# Full code
### Combination of Self Organizing Maps (SOM) and a clustering algorithm. FC-Means and K-Means.

In [None]:
from __future__ import division, print_function
import itertools
import matplotlib.pylab as plt
import pandas as pd
import numpy as np
import sompy
import skfuzzy as fuzz
from sklearn.cluster import KMeans
from sklearn import metrics


def plot_confusion_matrix(cm, classes,
                          normalize=False,
                          title='Confusion matrix',
                          cmap=plt.cm.Blues):
    """
    This function prints and plots the confusion matrix.
    Normalization can be applied by setting `normalize=True`.
    """
    if normalize:
        cm = cm.astype('float') / cm.sum(axis=1)[:, np.newaxis]
        print("Normalized confusion matrix")
    else:
        print('Confusion matrix, without normalization')

    print(cm)

    plt.imshow(cm, interpolation='nearest', cmap=cmap)
    plt.title(title)
    plt.colorbar()
    tick_marks = np.arange(len(classes))
    plt.xticks(tick_marks, classes, rotation=45)
    plt.yticks(tick_marks, classes)

    fmt = '.2f' if normalize else 'd'
    thresh = cm.max() / 2.
    for i, j in itertools.product(range(cm.shape[0]), range(cm.shape[1])):
        plt.text(j, i, format(cm[i, j], fmt),
                 horizontalalignment="center",
                 color="white" if cm[i, j] > thresh else "black")

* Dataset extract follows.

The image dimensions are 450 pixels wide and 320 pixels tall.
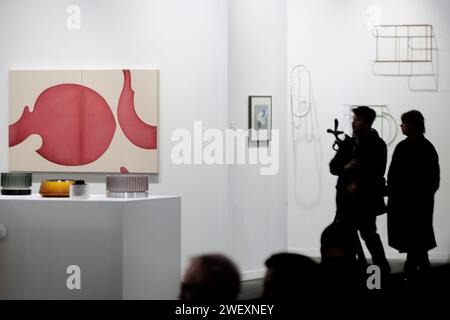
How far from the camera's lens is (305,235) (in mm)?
9633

    plt.ylabel('True label')
    plt.xlabel('Predicted label')
    plt.tight_layout()
    

def plot_data(som, plot1=True, plot2=True, plot3=True, plot4=True, plot5=True, plot6=True):
    plt.figure(figsize=(20,20))
    if plot1:
        proj = som.project_data(group_0_10)
        coord = som.bmu_ind_to_xy(proj)
        plt.subplot(321)
        plt.plot(coord[:, 1], coord[:, 0], marker='.', linestyle='--', color='r')

    if plot2:
        proj = som.project_data(group_10_19)
        coord = som.bmu_ind_to_xy(proj)
        plt.subplot(322)
        plt.plot(coord[:, 1], coord[:, 0], c='black', linestyle='--',
                                marker='.')
    if plot3:
        proj = som.project_data(group_20_29)
        coord = som.bmu_ind_to_xy(proj)
        plt.subplot(323)
        plt.plot(coord[:, 1], coord[:, 0], c='brown',
                                marker='.', linestyle='--',)
    if plot4:
        proj = som.project_data(group_30_39)
        coord = som.bmu_ind_to_xy(proj)
        plt.subplot(324)
        plt.plot(coord[:, 1], coord[:, 0], c='blue',
                                marker='.', linestyle='--',)
    if plot5:
        proj = som.project_data(group_40_49)
        coord = som.bmu_ind_to_xy(proj)
        plt.subplot(325)
        plt.plot(coord[:, 1], coord[:, 0], c='green',
                                marker='.', linestyle='--',)
    if plot6:
        proj = som.project_data(group_over_50)
        coord = som.bmu_ind_to_xy(proj)
        plt.subplot(326)
        plt.plot(coord[:, 1], coord[:, 0], c='orange', marker='.', linestyle='--',)
    

def cluster(som, n_clusters=6):
    from sklearn.cluster import KMeans
    cl_labels = KMeans(n_clusters=n_clusters).fit(
        som._normalizer.denormalize_by(som.data_raw, som.codebook.matrix)
    )
    return cl_labels


def get_prediction_vs_real(som, data, complet_data, cmeans_fc, num_classes):
    from skfuzzy.cluster import cmeans_predict
    normalized_data = data.T
    u, u0, d, jm, p, fpc = cmeans_predict(normalized_data, cmeans_fc, 2, 
                                          error=0.005, maxiter=1000)
    complet_data['Cluster'] = np.argmax(u, axis=0)
    return complet_data


def get_false_positives(conf_matrix, num_classes=6):
    false_positive = []
    for i in range(num_classes):
        false_positive.append(sum(conf_matrix[:,i]) - conf_matrix[i,i])
    return false_positive


def get_false_negatives(conf_matrix, num_classes=6):
    false_negative = []
    for i in range(num_classes):
        false_negative.append(sum(conf_matrix[i,:]) - conf_matrix[i,i])
    return false_negative


def generate_confusion_matrix(complet_data, classes_name=['0~10', '10~19', '20~29', '30~39', '40~49', '>50']):
    from sklearn import metrics

    conf_matrix = metrics.confusion_matrix(complet_data['Age'], complet_data['Cluster'])
    plt.figure()
    plot_confusion_matrix(conf_matrix, classes=classes_name,
                          title='Confusion matrix, without normalization')
    return conf_matrix


def get_metrics(conf_matrix, num_classes=6):
    true_positives = np.diag(conf_matrix)
    false_positives = get_false_positives(conf_matrix, num_classes)
    false_negatives = get_false_negatives(conf_matrix, num_classes)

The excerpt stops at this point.